### Dataset content
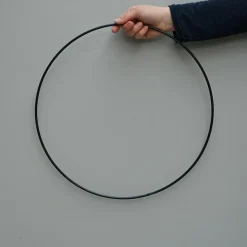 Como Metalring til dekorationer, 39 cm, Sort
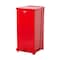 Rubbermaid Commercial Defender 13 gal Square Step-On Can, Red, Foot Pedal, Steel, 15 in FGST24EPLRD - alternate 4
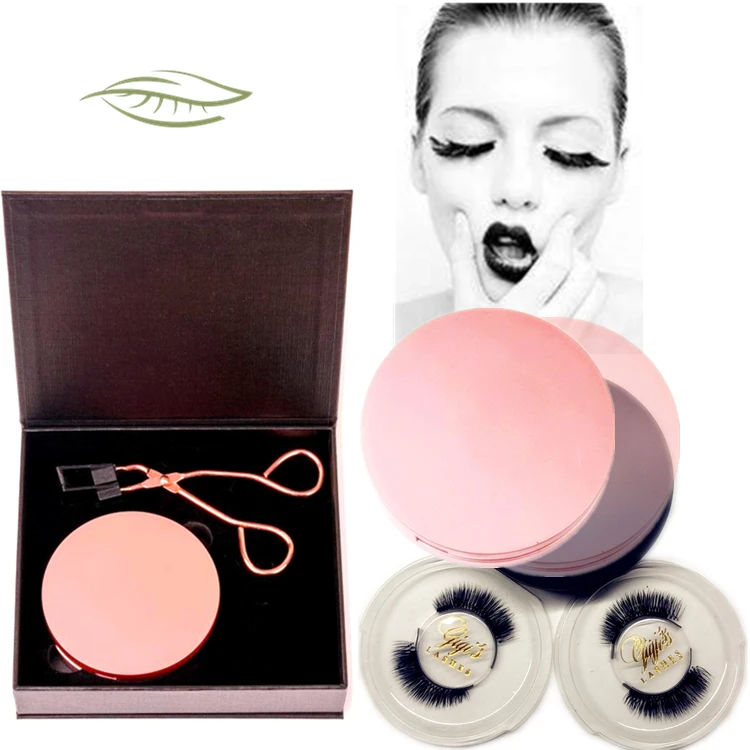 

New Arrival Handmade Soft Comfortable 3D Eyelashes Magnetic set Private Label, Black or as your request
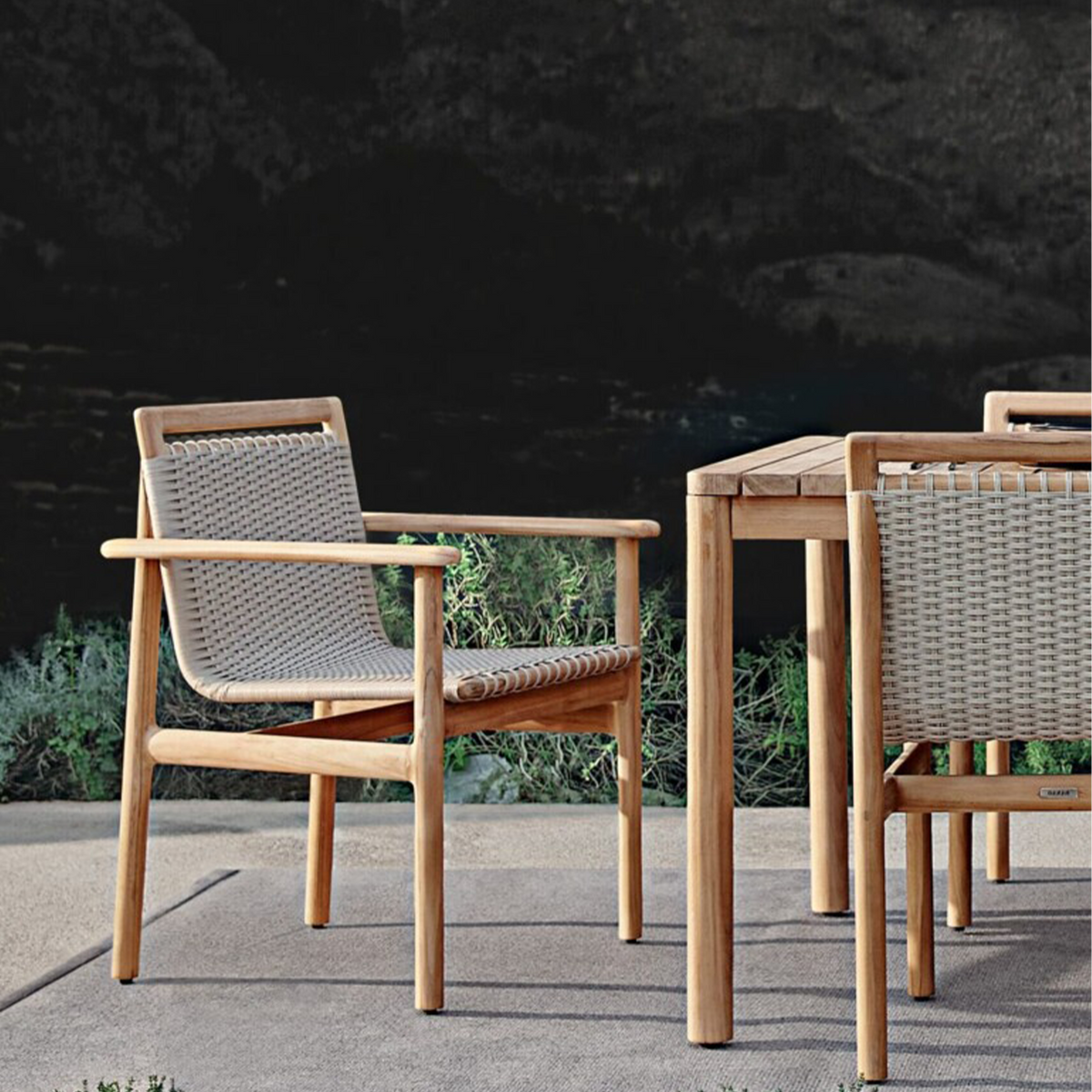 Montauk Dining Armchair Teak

* * *

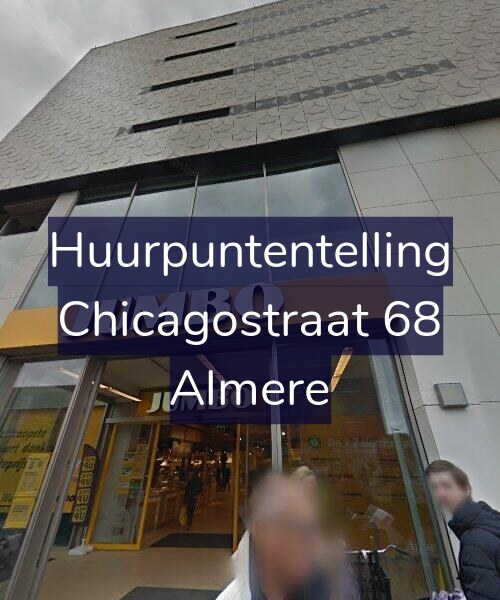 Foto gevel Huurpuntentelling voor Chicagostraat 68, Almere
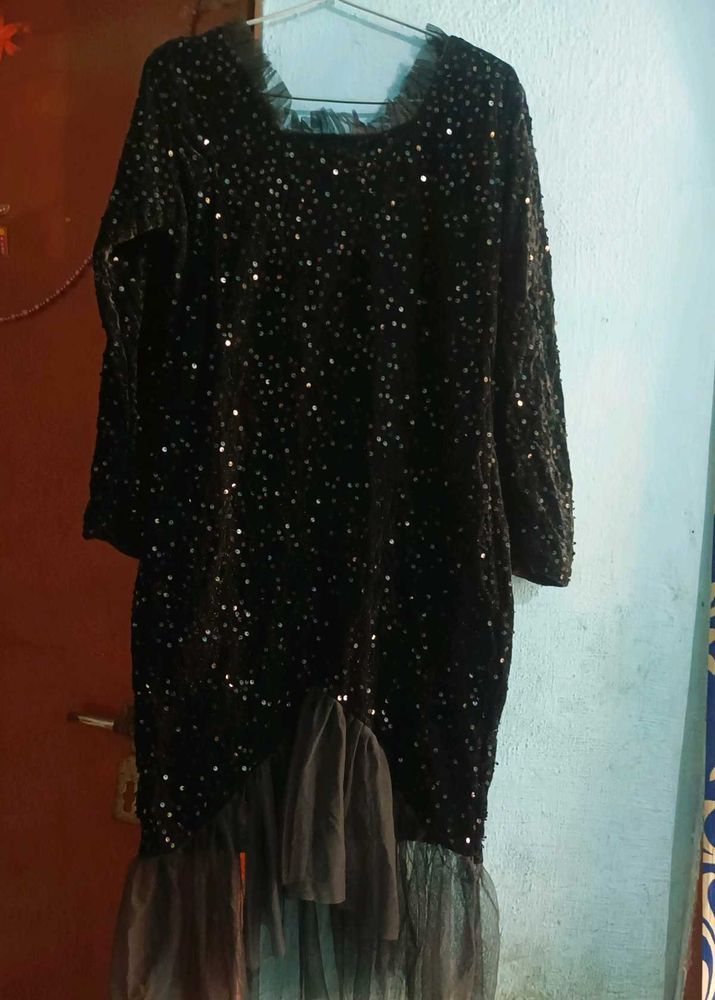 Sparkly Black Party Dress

### Your goal
Please transcribe exactly the part of the records that opens with the line containing "Como Metalring til dekorationer, 39 cm, Sort" and closes with the line containing "Rubbermaid Commercial Defender", both ends included, and leave out the pictures.

### Completed task
 Como Metalring til dekorationer, 39 cm, Sort
 Rubbermaid Commercial Defender 13 gal Square Step-On Can, Red, Foot Pedal, Steel, 15 in FGST24EPLRD - alternate 4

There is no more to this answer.